### Introduction

The classic two dimensional driven cavity test case is the square driven cavity. The classic literature reference for this case is typically Ghia [1] who provides tabular solution data for comparison. The fluid motion in the cavity is driven by shear forces due to a moving wall boundary condition at the top of the cavity. Figure 1 details the geometry of the cavity along with the dashed lines D_{h} and D_{v} showing where data is taken for comparison.

Figure 1

### Model Setup

The Reynolds number of the cavity is used to classify the flow in the square cavity. The fluid density, ρ, viscosity, μ, and size of the cavity, L are used to determine the Reynolds number of the cavity for the cases to be considered here. Ghia tabulates data for several different Reynolds numbers, (100, 400, and 1000). For this study a single Reynolds number is selected (Re =1000) using 1 for ρ, length L, and velocity V and μ=0.001 for viscosity. A systematic grid refinement via six different uniformly spaced square control volume mesh topologies are considered (10x10, 20x20, 40x40, 80x80, 160x160, and 320x320). Figure 2 shows a typical flow field for this problem. The color contours shown in this figure are of the total velocity of the fluid and the vectors indicate the directionality of the fluid motion.

Figure 2

### Model Results

Figure 3 shows line graphs of the horizontal velocity predicted by Azore^{®} along the vertical line D_{v}. There are six lines shown on this graph, one line for each mesh density, along with one set of point data, shown as circles, for the data presented by Ghia. Note that as the mesh density increases the prediction become closer to the data. Figure 4 shows line graphs of the vertical velocity predicted by Azore along the horizontal line D_{h}. Just as with Figure 3 six lines are shown one for each mesh density. Note these results show a marked differences in the solution predictions as the mesh density increases, especially in the area on the right side of the cavity where the vertical velocity gradients are the largest.
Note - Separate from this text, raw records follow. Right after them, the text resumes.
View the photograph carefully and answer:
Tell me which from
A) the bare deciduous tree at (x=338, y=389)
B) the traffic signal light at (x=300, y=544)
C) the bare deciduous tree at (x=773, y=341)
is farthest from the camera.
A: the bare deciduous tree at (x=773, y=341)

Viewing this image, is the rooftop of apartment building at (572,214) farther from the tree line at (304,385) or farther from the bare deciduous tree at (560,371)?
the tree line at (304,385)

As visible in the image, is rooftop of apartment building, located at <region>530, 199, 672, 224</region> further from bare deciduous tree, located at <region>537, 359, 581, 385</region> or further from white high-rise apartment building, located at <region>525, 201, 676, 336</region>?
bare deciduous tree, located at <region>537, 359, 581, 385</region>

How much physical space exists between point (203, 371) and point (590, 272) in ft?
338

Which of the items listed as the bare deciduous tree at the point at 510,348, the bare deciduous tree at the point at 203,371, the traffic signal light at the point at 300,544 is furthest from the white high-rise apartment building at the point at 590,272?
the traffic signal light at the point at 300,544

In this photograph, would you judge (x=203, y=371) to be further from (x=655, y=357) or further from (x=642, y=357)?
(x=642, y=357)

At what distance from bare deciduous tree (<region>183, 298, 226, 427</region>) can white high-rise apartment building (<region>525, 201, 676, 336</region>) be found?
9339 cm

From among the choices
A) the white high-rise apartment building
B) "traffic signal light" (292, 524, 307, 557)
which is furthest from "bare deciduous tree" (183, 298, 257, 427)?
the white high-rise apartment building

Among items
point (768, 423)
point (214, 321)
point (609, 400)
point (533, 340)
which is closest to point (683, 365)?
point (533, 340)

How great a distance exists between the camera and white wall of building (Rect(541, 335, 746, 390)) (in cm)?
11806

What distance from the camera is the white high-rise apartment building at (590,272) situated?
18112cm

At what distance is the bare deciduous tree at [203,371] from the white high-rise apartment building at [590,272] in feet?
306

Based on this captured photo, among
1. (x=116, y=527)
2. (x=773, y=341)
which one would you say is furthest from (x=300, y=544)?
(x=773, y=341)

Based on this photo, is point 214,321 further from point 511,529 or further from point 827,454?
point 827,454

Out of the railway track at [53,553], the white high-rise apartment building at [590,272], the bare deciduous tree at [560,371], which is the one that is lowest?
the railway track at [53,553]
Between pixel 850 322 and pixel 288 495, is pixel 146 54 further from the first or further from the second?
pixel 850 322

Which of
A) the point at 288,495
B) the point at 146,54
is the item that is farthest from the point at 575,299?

These results in general show that a grid independent solution is achieved with the 80x80 mesh density with only small improvements in solution fidelity as the mesh density is doubled to 160x160 and 320x320.

Figure 3

Figure 4

[1] U. Ghia, K.N. Ghia, and C.T. Shin, High-Resolution for incompressible flow using the Navier-Stokes equations and a multigrid method, Journal of Computational Physics 48 (1982), 387–411.